Sur les bancs de l’Assemblée Nationale, la quasi-totalité des députés sont des
hauts cadres du public ou du privé. Médecins, avocats, professeurs forment le gros des troupes parlementaires alors qu’ils ne représentent que 10% de la
population française.
L’embourgeoisement de l’Assemblée Nationale s’est même accentué en 2017
avec l’avènement de la République en Marche, les nouveaux venus des rangs
macronistes sont en majorité issus des classes urbaines aisées exerçant des
professions intellectuelles. Il est vrai qu’il y a eu une forte augmentation de la
part des femmes et des élus d’origine immigrée, mais cela ne s’est pas
accompagné d’une mixité sociale, au contraire.

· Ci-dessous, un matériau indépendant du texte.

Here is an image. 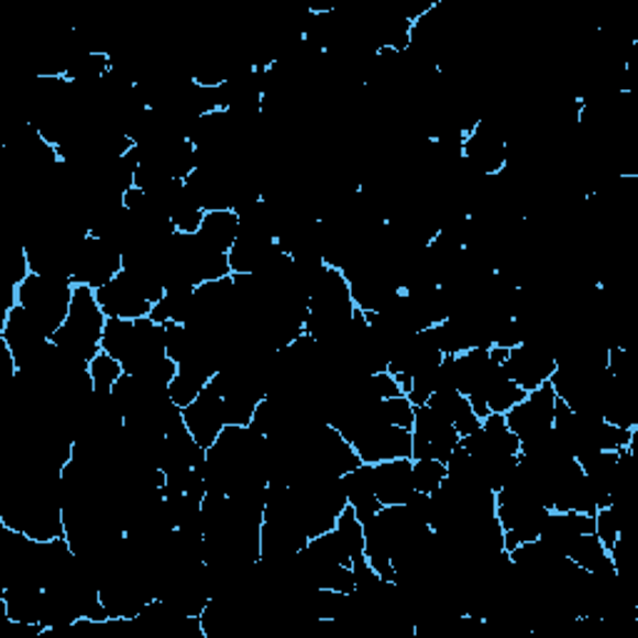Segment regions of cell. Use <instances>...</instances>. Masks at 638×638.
Segmentation results:
<instances>
[{
    "mask_svg": "<svg viewBox=\"0 0 638 638\" xmlns=\"http://www.w3.org/2000/svg\"><path fill=\"white\" fill-rule=\"evenodd\" d=\"M108 317L102 312L96 297V289L86 285H75L73 302L65 324L51 334V342L58 346L63 354L73 360L90 364L102 352V332H106Z\"/></svg>",
    "mask_w": 638,
    "mask_h": 638,
    "instance_id": "obj_1",
    "label": "cell"
},
{
    "mask_svg": "<svg viewBox=\"0 0 638 638\" xmlns=\"http://www.w3.org/2000/svg\"><path fill=\"white\" fill-rule=\"evenodd\" d=\"M75 285L70 279H55L43 275H28L21 285L15 287V299L37 324L43 327L48 337L65 324L73 302Z\"/></svg>",
    "mask_w": 638,
    "mask_h": 638,
    "instance_id": "obj_2",
    "label": "cell"
},
{
    "mask_svg": "<svg viewBox=\"0 0 638 638\" xmlns=\"http://www.w3.org/2000/svg\"><path fill=\"white\" fill-rule=\"evenodd\" d=\"M553 407H557V392L551 382L541 384L539 389L527 392L519 405H514L506 411V425L519 437L521 444L534 442L553 429Z\"/></svg>",
    "mask_w": 638,
    "mask_h": 638,
    "instance_id": "obj_3",
    "label": "cell"
},
{
    "mask_svg": "<svg viewBox=\"0 0 638 638\" xmlns=\"http://www.w3.org/2000/svg\"><path fill=\"white\" fill-rule=\"evenodd\" d=\"M123 272V252L110 242L88 234L80 242L78 255H75L73 267V285H86L90 289H100L108 285L112 277Z\"/></svg>",
    "mask_w": 638,
    "mask_h": 638,
    "instance_id": "obj_4",
    "label": "cell"
},
{
    "mask_svg": "<svg viewBox=\"0 0 638 638\" xmlns=\"http://www.w3.org/2000/svg\"><path fill=\"white\" fill-rule=\"evenodd\" d=\"M459 431L454 425L437 415L435 409L417 407L415 427H411V459H437L444 462L459 447Z\"/></svg>",
    "mask_w": 638,
    "mask_h": 638,
    "instance_id": "obj_5",
    "label": "cell"
},
{
    "mask_svg": "<svg viewBox=\"0 0 638 638\" xmlns=\"http://www.w3.org/2000/svg\"><path fill=\"white\" fill-rule=\"evenodd\" d=\"M506 140L496 120H479L472 133H466L462 155L482 175H496L506 165Z\"/></svg>",
    "mask_w": 638,
    "mask_h": 638,
    "instance_id": "obj_6",
    "label": "cell"
},
{
    "mask_svg": "<svg viewBox=\"0 0 638 638\" xmlns=\"http://www.w3.org/2000/svg\"><path fill=\"white\" fill-rule=\"evenodd\" d=\"M502 367L506 377L519 384L524 392H534L551 380L553 370H557V360L534 344H516L506 352Z\"/></svg>",
    "mask_w": 638,
    "mask_h": 638,
    "instance_id": "obj_7",
    "label": "cell"
},
{
    "mask_svg": "<svg viewBox=\"0 0 638 638\" xmlns=\"http://www.w3.org/2000/svg\"><path fill=\"white\" fill-rule=\"evenodd\" d=\"M354 452L360 454L362 464L392 462V459H411V429L380 425L364 431L352 442Z\"/></svg>",
    "mask_w": 638,
    "mask_h": 638,
    "instance_id": "obj_8",
    "label": "cell"
},
{
    "mask_svg": "<svg viewBox=\"0 0 638 638\" xmlns=\"http://www.w3.org/2000/svg\"><path fill=\"white\" fill-rule=\"evenodd\" d=\"M185 425L190 429V435L195 437V442L210 449L215 442H218L220 431L224 429V402L222 394L208 384L200 392L190 407L183 409Z\"/></svg>",
    "mask_w": 638,
    "mask_h": 638,
    "instance_id": "obj_9",
    "label": "cell"
},
{
    "mask_svg": "<svg viewBox=\"0 0 638 638\" xmlns=\"http://www.w3.org/2000/svg\"><path fill=\"white\" fill-rule=\"evenodd\" d=\"M96 297L108 319H140L150 317V309H153L125 270L118 272L108 285L96 289Z\"/></svg>",
    "mask_w": 638,
    "mask_h": 638,
    "instance_id": "obj_10",
    "label": "cell"
},
{
    "mask_svg": "<svg viewBox=\"0 0 638 638\" xmlns=\"http://www.w3.org/2000/svg\"><path fill=\"white\" fill-rule=\"evenodd\" d=\"M411 459H392L374 464V490L382 506H405L417 492Z\"/></svg>",
    "mask_w": 638,
    "mask_h": 638,
    "instance_id": "obj_11",
    "label": "cell"
},
{
    "mask_svg": "<svg viewBox=\"0 0 638 638\" xmlns=\"http://www.w3.org/2000/svg\"><path fill=\"white\" fill-rule=\"evenodd\" d=\"M429 409H435L439 417L447 419L449 425H454L459 437L474 435L476 429H482V419L476 417V411L469 405V399L459 389H437L427 402Z\"/></svg>",
    "mask_w": 638,
    "mask_h": 638,
    "instance_id": "obj_12",
    "label": "cell"
},
{
    "mask_svg": "<svg viewBox=\"0 0 638 638\" xmlns=\"http://www.w3.org/2000/svg\"><path fill=\"white\" fill-rule=\"evenodd\" d=\"M344 492H346V504L352 506L356 519L362 524L370 521L374 514L382 509V504L377 499V490H374V466L372 464H360L352 472L344 474Z\"/></svg>",
    "mask_w": 638,
    "mask_h": 638,
    "instance_id": "obj_13",
    "label": "cell"
},
{
    "mask_svg": "<svg viewBox=\"0 0 638 638\" xmlns=\"http://www.w3.org/2000/svg\"><path fill=\"white\" fill-rule=\"evenodd\" d=\"M195 315V287H173L165 289V295L160 302L150 309V319L157 324L177 322L187 324Z\"/></svg>",
    "mask_w": 638,
    "mask_h": 638,
    "instance_id": "obj_14",
    "label": "cell"
},
{
    "mask_svg": "<svg viewBox=\"0 0 638 638\" xmlns=\"http://www.w3.org/2000/svg\"><path fill=\"white\" fill-rule=\"evenodd\" d=\"M566 557L574 561L579 569L588 571V574H606V571H614L608 549L596 534H581V537L571 543Z\"/></svg>",
    "mask_w": 638,
    "mask_h": 638,
    "instance_id": "obj_15",
    "label": "cell"
},
{
    "mask_svg": "<svg viewBox=\"0 0 638 638\" xmlns=\"http://www.w3.org/2000/svg\"><path fill=\"white\" fill-rule=\"evenodd\" d=\"M240 232V218L234 210H210L205 212V220L200 224V234L205 242H210L212 248L220 252H230L234 240Z\"/></svg>",
    "mask_w": 638,
    "mask_h": 638,
    "instance_id": "obj_16",
    "label": "cell"
},
{
    "mask_svg": "<svg viewBox=\"0 0 638 638\" xmlns=\"http://www.w3.org/2000/svg\"><path fill=\"white\" fill-rule=\"evenodd\" d=\"M212 377L215 374L205 370L177 367V374L170 380V384H167V394H170V399L177 407L185 409V407H190L197 397H200V392L208 387Z\"/></svg>",
    "mask_w": 638,
    "mask_h": 638,
    "instance_id": "obj_17",
    "label": "cell"
},
{
    "mask_svg": "<svg viewBox=\"0 0 638 638\" xmlns=\"http://www.w3.org/2000/svg\"><path fill=\"white\" fill-rule=\"evenodd\" d=\"M334 531L337 537L342 539L346 553H350L352 561H360L364 559V524L356 519V514L350 504L344 506V512L337 516V524H334Z\"/></svg>",
    "mask_w": 638,
    "mask_h": 638,
    "instance_id": "obj_18",
    "label": "cell"
},
{
    "mask_svg": "<svg viewBox=\"0 0 638 638\" xmlns=\"http://www.w3.org/2000/svg\"><path fill=\"white\" fill-rule=\"evenodd\" d=\"M92 387L98 394H110L116 382L123 377V364H120L116 356H110L108 352H100L96 360L88 364Z\"/></svg>",
    "mask_w": 638,
    "mask_h": 638,
    "instance_id": "obj_19",
    "label": "cell"
},
{
    "mask_svg": "<svg viewBox=\"0 0 638 638\" xmlns=\"http://www.w3.org/2000/svg\"><path fill=\"white\" fill-rule=\"evenodd\" d=\"M411 472H415V486L417 492L431 494L444 484L447 479V464L437 462V459H411Z\"/></svg>",
    "mask_w": 638,
    "mask_h": 638,
    "instance_id": "obj_20",
    "label": "cell"
},
{
    "mask_svg": "<svg viewBox=\"0 0 638 638\" xmlns=\"http://www.w3.org/2000/svg\"><path fill=\"white\" fill-rule=\"evenodd\" d=\"M415 409L417 407L407 399V394L380 402L382 421H384V425H389V427H402V429L415 427Z\"/></svg>",
    "mask_w": 638,
    "mask_h": 638,
    "instance_id": "obj_21",
    "label": "cell"
},
{
    "mask_svg": "<svg viewBox=\"0 0 638 638\" xmlns=\"http://www.w3.org/2000/svg\"><path fill=\"white\" fill-rule=\"evenodd\" d=\"M482 429L496 447L504 449V452L519 454L521 442H519V437H516L514 431L509 429V425H506L504 415H490L486 419H482Z\"/></svg>",
    "mask_w": 638,
    "mask_h": 638,
    "instance_id": "obj_22",
    "label": "cell"
},
{
    "mask_svg": "<svg viewBox=\"0 0 638 638\" xmlns=\"http://www.w3.org/2000/svg\"><path fill=\"white\" fill-rule=\"evenodd\" d=\"M594 519H596V529L594 534L598 539H602L604 547L612 551L614 543L618 541V537H622V531H624V521H622V516H618L612 506H604V509H596L594 514Z\"/></svg>",
    "mask_w": 638,
    "mask_h": 638,
    "instance_id": "obj_23",
    "label": "cell"
}]
</instances>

Autrefois, le parlement était plus « populaire »

On a l’exemple de 1936, le Front Populaire au pouvoir qui était certes composé
de beaucoup de professeurs mais aussi de syndicalistes ouvriers. Après la
libération, sous la 4ème République, on comptait 20% d’ouvriers et employés,
plutôt issus des partis de gauche, communistes en tête. Sous la 5 ème République
leur proportion est redescendue progressivement jusqu’à 4%.

Les partis de gauche se sont eux-mêmes embourgeoisés, leurs candidats étant presque tous issus des milieux enseignants, universitaires, médecins, avocats, architectes.
Il existe pourtant un dispositif pour permettre aux simples employés de se
présenter aux élections : la loi oblige un patron à accorder jusqu’à 20 jours de
congés, mais non rémunérés pour mener campagne, et à réembaucher le
salarié en priorité à la fin de son mandat s’il a été élu.